Publication Date


Date of Final Oral Examination (Defense)


Type of Culminating Activity


Degree Title

Master of Science in Geophysics



Major Advisor

Nancy F. Glenn, Ph.D.


T. Trevor Caughlin, Ph.D.


Dylan Mikesell, Ph.D.

Creative Commons License

Creative Commons Attribution-NonCommercial 4.0 International License
This work is licensed under a Creative Commons Attribution-NonCommercial 4.0 International License


The native vegetation communities in the sagebrush steppe, a semi-arid ecosystem type, are under threat from exotic annual grasses. Exotic annual grasses increase fire severity and frequency, decrease biodiversity, and reduce soil carbon storage amongst other ecosystem services. The invasion of exotic annual grasses is causing detrimental impacts to land use by eliminating forage for livestock and creating a huge economic cost from fire control and post-fire restoration. To combat invasion, land managers need to know what exotic annual grasses are present, where they are invading, and estimates of their biomass. Mapping exotic annual grasses is challenging because many areas in the sagebrush steppe are difficult to access; yet field measurements are the main method to identify and quantify their existence. In this study, we address this challenge by exploring the use of both landscape-scale and plot-scale observations with remote sensing. First, we use satellite imagery to map where exotic annual grasses are invading and identify the native species which are being encroached upon. Second, we investigate the use of fine-scale imagery for non-destructive measurements of biomass of exotic annual grasses.

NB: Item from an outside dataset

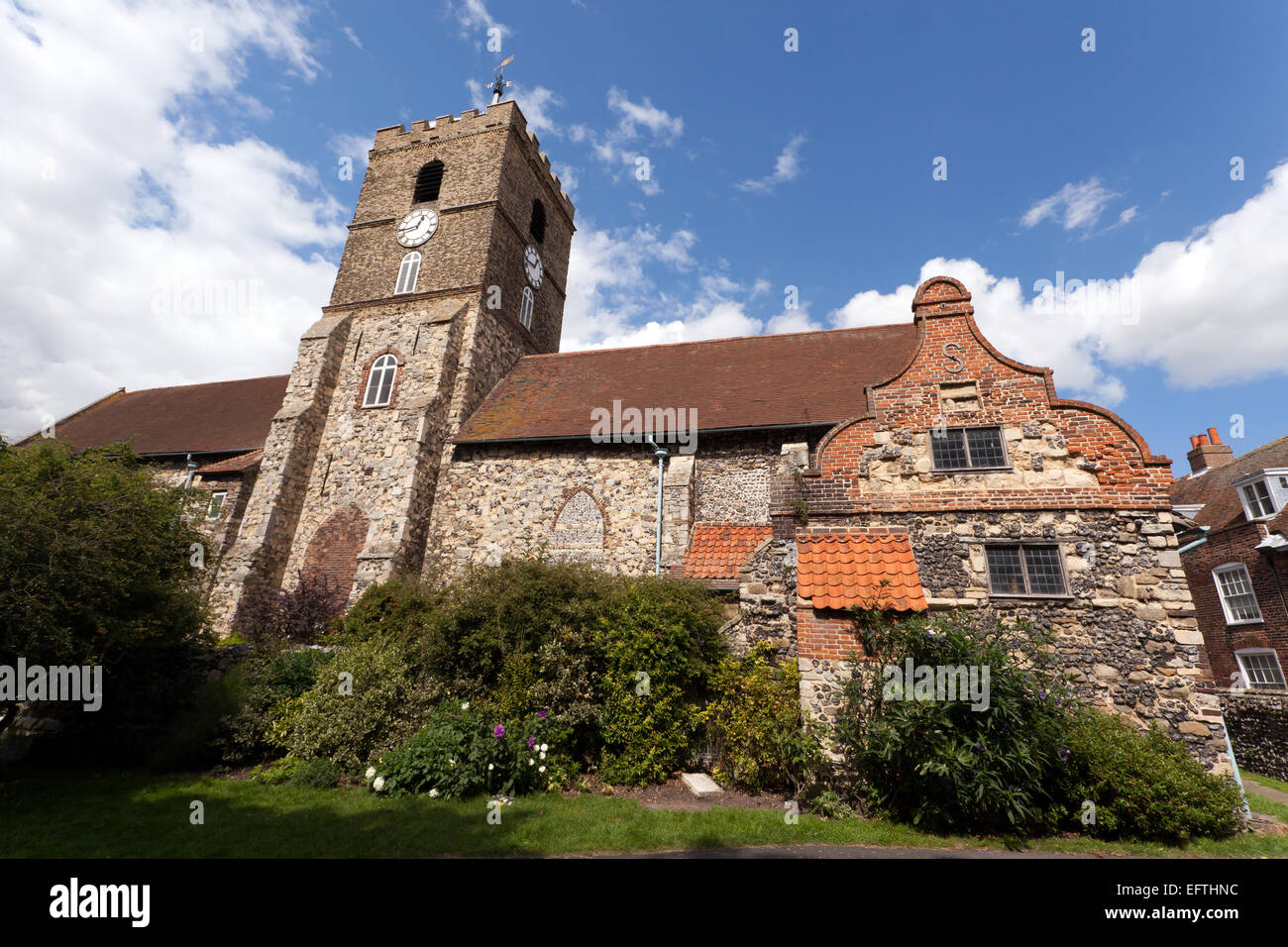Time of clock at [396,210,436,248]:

Understanding the location of exotic annual grasses is important for restoration efforts, e.g. large swath (~100m) herbicide spraying. Restoration efforts are expensive and often ineffective in areas already dominated by exotic annual grasses. Early detection of exotic annual grasses in sagebrush and native grasses communities will increase the chances of effective ecosystem restoration. We used Sentinel-2 satellite imagery in Google Earth Engine, a cloud computing platform, to train a random forest (RF) machine learning algorithm to map vegetation in ~150,000 acres in the sagebrush steppe in southeast Idaho. The result is a classification map of vegetation (overall accuracy of 72%) and a map of percent cover of annual grass (R2 = 0.58). The combination of these two maps will allow land managers to target areas of restoration and make informed decisions about where to allow grazing.

In addition to knowing what exotic annual grasses exist and their percent cover, detailed information about their biomass is important for understanding fuel loads and forage quality. Structure from Motion (SfM) is a photogrammetry technique that uses digital images to develop 3-dimensional point clouds that can be transformed into volumetric measurements of biomass. The SfM technique has the potential to quantify biomass estimates across multiple plots while minimizing field work. We developed allometric equations relating SfM-derived volume (m3) to biomass (g/m2) for a study area in southeast Oregon. The resulting equation showed a positive relationship (R2 = 0.51) between the log transformed SfM-derived volume and log transformed biomass when litter was removed. This relationship shows promise in being upscaled to larger surveys using aerial platforms. This method can reduce the need for destructively harvesting biomass, and thus allow field work to cover a greater spatial extent. Ultimately, increasing spatial coverage for biomass will improve accuracy in quantifying fuel loads and carbon storage, providing insights to how these exotic plants are altering ecosystem services.